A su lado la Krasner, una perra guardiana inflexible y decidida, con toda la energía de la conversa y el fiero recelo del animal herido, mira por el futuro, cuenta las monedas, vigila la raya roja con sus ojos saltones y camaleónicos.

Todas las malas chicas judías huyen de Brooklyn y acampan en Manhattan.

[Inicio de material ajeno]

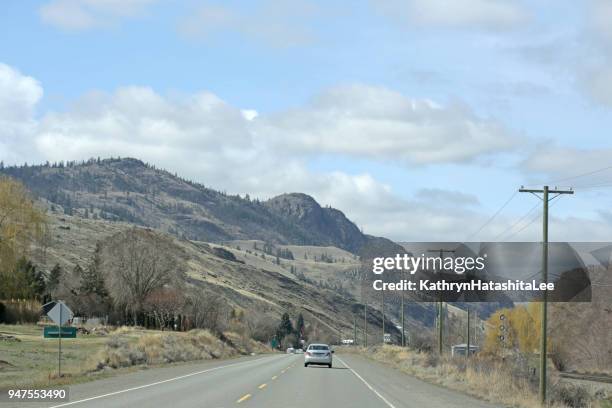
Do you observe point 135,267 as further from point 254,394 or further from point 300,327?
point 300,327

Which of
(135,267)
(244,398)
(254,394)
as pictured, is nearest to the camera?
(244,398)

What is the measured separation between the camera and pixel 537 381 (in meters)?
34.2

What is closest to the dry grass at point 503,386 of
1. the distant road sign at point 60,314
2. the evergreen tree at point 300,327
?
the distant road sign at point 60,314

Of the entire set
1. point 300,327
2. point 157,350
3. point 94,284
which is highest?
point 94,284

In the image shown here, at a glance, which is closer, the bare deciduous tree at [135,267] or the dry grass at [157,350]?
the dry grass at [157,350]

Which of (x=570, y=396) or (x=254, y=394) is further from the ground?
(x=254, y=394)

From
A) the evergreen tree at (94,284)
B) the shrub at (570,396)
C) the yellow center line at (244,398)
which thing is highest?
the evergreen tree at (94,284)

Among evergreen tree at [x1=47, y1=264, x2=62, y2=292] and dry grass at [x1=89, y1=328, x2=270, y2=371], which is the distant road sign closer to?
dry grass at [x1=89, y1=328, x2=270, y2=371]

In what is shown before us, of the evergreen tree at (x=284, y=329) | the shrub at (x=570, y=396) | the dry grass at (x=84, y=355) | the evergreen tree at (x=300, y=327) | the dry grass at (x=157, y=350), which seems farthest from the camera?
the evergreen tree at (x=300, y=327)

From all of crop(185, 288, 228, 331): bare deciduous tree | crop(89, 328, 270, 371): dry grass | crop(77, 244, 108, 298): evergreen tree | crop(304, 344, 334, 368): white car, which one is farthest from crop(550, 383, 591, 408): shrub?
crop(77, 244, 108, 298): evergreen tree

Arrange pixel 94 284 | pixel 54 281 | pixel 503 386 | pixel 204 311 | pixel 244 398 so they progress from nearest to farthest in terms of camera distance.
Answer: pixel 244 398 → pixel 503 386 → pixel 204 311 → pixel 94 284 → pixel 54 281

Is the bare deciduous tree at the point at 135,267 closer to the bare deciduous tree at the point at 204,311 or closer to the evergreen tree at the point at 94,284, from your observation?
the bare deciduous tree at the point at 204,311

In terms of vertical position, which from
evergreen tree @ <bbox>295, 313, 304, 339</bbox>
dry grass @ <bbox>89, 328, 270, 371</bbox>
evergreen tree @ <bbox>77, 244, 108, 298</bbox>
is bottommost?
evergreen tree @ <bbox>295, 313, 304, 339</bbox>

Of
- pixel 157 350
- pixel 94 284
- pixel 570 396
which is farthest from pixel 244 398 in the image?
pixel 94 284
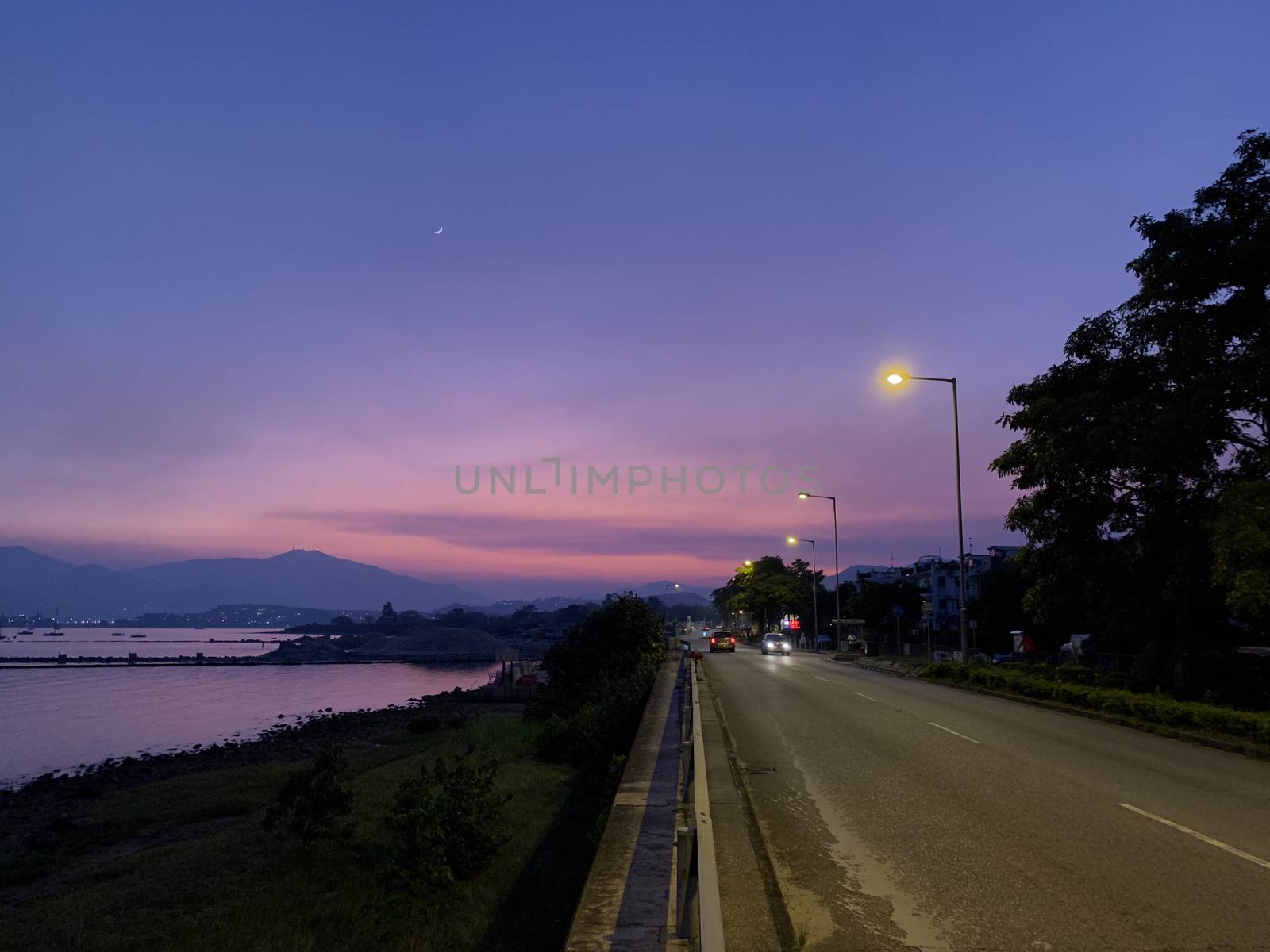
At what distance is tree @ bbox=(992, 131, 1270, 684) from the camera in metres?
18.4

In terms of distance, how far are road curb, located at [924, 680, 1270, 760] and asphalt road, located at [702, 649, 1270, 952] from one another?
0.41 metres

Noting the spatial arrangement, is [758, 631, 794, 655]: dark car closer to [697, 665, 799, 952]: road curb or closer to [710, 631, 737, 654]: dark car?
[710, 631, 737, 654]: dark car

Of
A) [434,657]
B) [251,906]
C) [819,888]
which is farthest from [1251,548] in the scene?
[434,657]

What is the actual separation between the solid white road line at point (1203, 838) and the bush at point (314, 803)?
11.4 meters

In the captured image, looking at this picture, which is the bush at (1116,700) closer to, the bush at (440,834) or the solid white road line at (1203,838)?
the solid white road line at (1203,838)

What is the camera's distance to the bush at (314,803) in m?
14.1

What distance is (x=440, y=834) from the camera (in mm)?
11023

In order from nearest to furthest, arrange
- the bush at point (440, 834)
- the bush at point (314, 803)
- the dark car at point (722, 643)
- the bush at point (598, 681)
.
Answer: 1. the bush at point (440, 834)
2. the bush at point (314, 803)
3. the bush at point (598, 681)
4. the dark car at point (722, 643)

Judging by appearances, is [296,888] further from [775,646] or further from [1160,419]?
[775,646]

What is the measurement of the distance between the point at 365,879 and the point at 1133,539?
1886 cm

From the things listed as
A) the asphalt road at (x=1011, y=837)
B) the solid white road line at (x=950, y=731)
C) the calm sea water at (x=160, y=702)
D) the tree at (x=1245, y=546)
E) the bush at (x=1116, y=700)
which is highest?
the tree at (x=1245, y=546)

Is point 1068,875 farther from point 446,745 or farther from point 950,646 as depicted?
point 950,646

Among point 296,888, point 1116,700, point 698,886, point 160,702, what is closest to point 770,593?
point 160,702

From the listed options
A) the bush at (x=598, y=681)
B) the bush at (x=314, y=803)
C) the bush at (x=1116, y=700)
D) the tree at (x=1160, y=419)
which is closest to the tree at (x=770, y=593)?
the bush at (x=598, y=681)
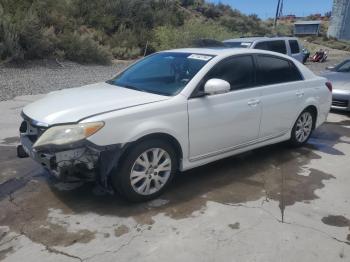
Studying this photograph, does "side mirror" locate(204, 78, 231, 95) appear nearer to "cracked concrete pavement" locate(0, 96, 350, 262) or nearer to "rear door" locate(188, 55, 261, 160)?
"rear door" locate(188, 55, 261, 160)

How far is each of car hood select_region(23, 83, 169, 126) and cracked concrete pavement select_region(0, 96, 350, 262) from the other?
0.91 metres

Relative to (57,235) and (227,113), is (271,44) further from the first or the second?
(57,235)

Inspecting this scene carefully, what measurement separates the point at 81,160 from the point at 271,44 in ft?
29.2

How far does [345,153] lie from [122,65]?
11.8 metres

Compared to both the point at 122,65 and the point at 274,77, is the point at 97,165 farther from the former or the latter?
the point at 122,65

Al igual que hizo ella, la chica de los ojos alerta y tres lienzos a la espalda. (Años después esta chica indefensa tiene que ocultarse debajo de los muebles para que el chico malo gentil no la muela a palos y amanezca por la mañana repleta de cardenales.)

Un día cruzan el puente, miran abajo las aguas del East River que huyen al Atlántico y no vuelven a mirar atrás. 

En la capital del mundo de los cincuenta las faldas de vuelo, las colas de caballo, los trajes de franela de los caballeros con sombrero de fieltro y los pantalones de mezclilla encasquetados en las piernas de los jóvenes sin causa, es fácil ser rebelde, la leche sin añadidos pordioseros empaña de forma natural los frascos de cristal, los gruesos filetes de carne rezuman sangre de la mayor pureza y los autos manipulados de los adolescentes devoran millas en un aire limpio de tal libertad que sofoca las protestas de los negros, de los Rosemberg, de los soldados locos que vuelven de Corea… En la ciudad del prodigio y el vértigo las promesas se cumplen, los sueños son fáciles y Dios está con nosotros.

Y otro día lejano, que siempre llega, las chicas malas acaban sepultadas junto a sus héroes; las más afortunadas, a la sombra de monolitos memoriales enhiestos sobre el verde césped de Green River. Otras, tienen unas muertes domésticas y anónimas, cuando el cuerpo ya ha dado la vuelta a sí mismo y muestra un pellejo caído y ruin, los forros carcomidos de adentro.